*Task goal*.
Can you update the entries below by replacing "red awning" with "red canopy" wherever it occurs and changing nothing else? Leave the pictures out of your answer.

*Supplied entries*.
******************************
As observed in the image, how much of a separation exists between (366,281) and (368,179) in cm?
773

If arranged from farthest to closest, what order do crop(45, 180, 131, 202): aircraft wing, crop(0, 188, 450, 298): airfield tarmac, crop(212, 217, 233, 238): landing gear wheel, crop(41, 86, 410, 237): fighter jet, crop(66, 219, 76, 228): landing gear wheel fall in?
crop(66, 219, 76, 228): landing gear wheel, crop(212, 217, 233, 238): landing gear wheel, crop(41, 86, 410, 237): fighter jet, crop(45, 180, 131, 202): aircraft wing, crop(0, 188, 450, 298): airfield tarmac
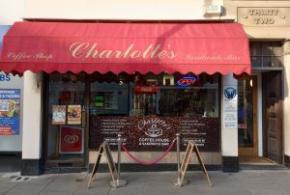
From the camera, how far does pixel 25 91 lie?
10.2 metres

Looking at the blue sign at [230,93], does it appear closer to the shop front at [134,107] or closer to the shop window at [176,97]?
the shop front at [134,107]

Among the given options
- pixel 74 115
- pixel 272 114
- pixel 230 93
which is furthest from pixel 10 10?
pixel 272 114

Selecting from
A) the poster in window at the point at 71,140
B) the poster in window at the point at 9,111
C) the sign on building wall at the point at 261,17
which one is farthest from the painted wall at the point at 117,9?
the poster in window at the point at 71,140

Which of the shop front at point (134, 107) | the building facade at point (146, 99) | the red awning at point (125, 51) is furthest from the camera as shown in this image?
the building facade at point (146, 99)

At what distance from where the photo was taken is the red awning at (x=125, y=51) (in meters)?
8.84

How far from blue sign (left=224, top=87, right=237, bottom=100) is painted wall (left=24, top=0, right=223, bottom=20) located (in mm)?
1895

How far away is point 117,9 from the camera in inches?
407

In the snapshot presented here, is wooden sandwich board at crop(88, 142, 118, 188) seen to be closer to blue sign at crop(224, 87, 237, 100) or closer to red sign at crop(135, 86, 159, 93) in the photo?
red sign at crop(135, 86, 159, 93)

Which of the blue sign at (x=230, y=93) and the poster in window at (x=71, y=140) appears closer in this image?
the blue sign at (x=230, y=93)

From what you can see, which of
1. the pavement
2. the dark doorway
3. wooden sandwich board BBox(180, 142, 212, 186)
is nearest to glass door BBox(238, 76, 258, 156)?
the dark doorway

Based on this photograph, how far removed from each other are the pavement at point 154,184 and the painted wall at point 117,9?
3799mm

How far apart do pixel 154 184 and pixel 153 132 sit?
5.37 feet

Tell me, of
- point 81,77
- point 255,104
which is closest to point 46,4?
point 81,77

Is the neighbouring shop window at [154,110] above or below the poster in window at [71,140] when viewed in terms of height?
above
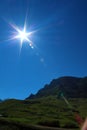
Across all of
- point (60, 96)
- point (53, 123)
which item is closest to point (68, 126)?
point (53, 123)

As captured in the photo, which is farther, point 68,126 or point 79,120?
point 68,126

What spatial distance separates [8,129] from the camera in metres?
74.6

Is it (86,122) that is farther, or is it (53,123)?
(53,123)

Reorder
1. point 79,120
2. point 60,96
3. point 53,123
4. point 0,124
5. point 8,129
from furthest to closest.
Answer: point 53,123 < point 0,124 < point 8,129 < point 60,96 < point 79,120

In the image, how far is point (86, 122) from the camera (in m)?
4.26

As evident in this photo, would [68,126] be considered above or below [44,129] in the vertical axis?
above

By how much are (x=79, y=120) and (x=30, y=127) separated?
246ft

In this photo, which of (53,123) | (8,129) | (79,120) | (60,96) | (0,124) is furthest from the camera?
(53,123)

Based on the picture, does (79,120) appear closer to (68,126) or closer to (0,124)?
(0,124)

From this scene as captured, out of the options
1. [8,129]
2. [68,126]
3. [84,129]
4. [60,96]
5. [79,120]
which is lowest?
[84,129]

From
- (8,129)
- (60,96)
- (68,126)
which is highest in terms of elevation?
(68,126)

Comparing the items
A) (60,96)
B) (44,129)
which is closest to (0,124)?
(44,129)

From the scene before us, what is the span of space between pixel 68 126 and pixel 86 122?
101783mm

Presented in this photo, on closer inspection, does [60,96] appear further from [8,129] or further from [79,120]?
[8,129]
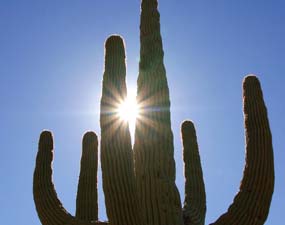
******************************
*Solved exercise*.
As observed in the image, how much of a separation exists between (366,281) and (368,179) in cm?
773

If arranged from farthest to closest, what order do crop(45, 180, 131, 202): aircraft wing, crop(0, 188, 450, 298): airfield tarmac, crop(212, 217, 233, 238): landing gear wheel, crop(41, 86, 410, 237): fighter jet, crop(66, 219, 76, 228): landing gear wheel fall in?
crop(66, 219, 76, 228): landing gear wheel, crop(212, 217, 233, 238): landing gear wheel, crop(41, 86, 410, 237): fighter jet, crop(45, 180, 131, 202): aircraft wing, crop(0, 188, 450, 298): airfield tarmac
From the camera, how far does pixel 25 91 lie?
10.2 metres

Looking at the blue sign at [230,93], does it appear closer to the shop front at [134,107] or closer to the shop window at [176,97]?
the shop front at [134,107]

Among the given options
- pixel 74 115
- pixel 272 114
- pixel 230 93
which is furthest from pixel 10 10?
pixel 272 114

Selecting from
A) the poster in window at the point at 71,140
B) the poster in window at the point at 9,111
C) the sign on building wall at the point at 261,17
which one is farthest from the painted wall at the point at 117,9?
the poster in window at the point at 71,140

Which of the shop front at point (134, 107) | the building facade at point (146, 99) | the red canopy at point (125, 51) is furthest from the camera as shown in this image?
the building facade at point (146, 99)

At what distance from where the photo was taken is the red canopy at (x=125, y=51) (in meters)?
8.84

How far from blue sign (left=224, top=87, right=237, bottom=100) is painted wall (left=24, top=0, right=223, bottom=20) located (in mm)?
1895

How far away is point 117,9 from the camera in inches?
407

In the snapshot presented here, is wooden sandwich board at crop(88, 142, 118, 188) seen to be closer to blue sign at crop(224, 87, 237, 100) or closer to red sign at crop(135, 86, 159, 93) in the photo?
red sign at crop(135, 86, 159, 93)

Which of the blue sign at (x=230, y=93) and the poster in window at (x=71, y=140) appears closer in this image?
the blue sign at (x=230, y=93)

From what you can see, which of
1. the pavement
2. the dark doorway
3. wooden sandwich board BBox(180, 142, 212, 186)
is nearest to glass door BBox(238, 76, 258, 156)?
the dark doorway

Based on this photograph, how far removed from each other are the pavement at point 154,184 and the painted wall at point 117,9?
3799mm

How far apart do pixel 154 184 and pixel 153 132 sit?
5.37 feet

Tell me, of
- point 81,77
- point 255,104
which is closest to point 46,4?
point 81,77

Is the neighbouring shop window at [154,110] above or below the poster in window at [71,140] when viewed in terms of height?
above
Across all of
- point (60, 96)
- point (53, 123)
which item is closest to point (68, 126)?
point (53, 123)

As captured in the photo, which is farther, point 68,126 or point 79,120?
point 68,126

What spatial distance separates [8,129] from the camera in metres?
74.6

Is it (86,122) that is farther, or is it (53,123)?
(53,123)

Reorder
1. point 79,120
2. point 60,96
3. point 53,123
4. point 0,124
5. point 8,129
from furthest to closest.
Answer: point 53,123 < point 0,124 < point 8,129 < point 60,96 < point 79,120

In the image, how far is point (86, 122) from the camera (in m)?
4.26

As evident in this photo, would [68,126] be considered above or below [44,129] in the vertical axis?
above

By how much are (x=79, y=120) and (x=30, y=127) separated?
246ft

In this photo, which of (53,123) | (8,129) | (79,120) | (60,96) | (0,124) is furthest from the camera?
(53,123)

Based on the picture, does (79,120) appear closer to (68,126) or closer to (0,124)?
(0,124)

From this scene as captured, out of the options
1. [8,129]
2. [68,126]
3. [84,129]
4. [60,96]
5. [79,120]
which is lowest?
[84,129]

From
- (8,129)
- (60,96)
- (68,126)
which is highest in terms of elevation?
(68,126)

Comparing the items
A) (60,96)
B) (44,129)
which is closest to (0,124)?
(44,129)

From the scene before us, what is the span of space between pixel 68 126 and pixel 86 122?
101783mm

Presented in this photo, on closer inspection, does [60,96] appear further from [8,129] or further from [79,120]?
[8,129]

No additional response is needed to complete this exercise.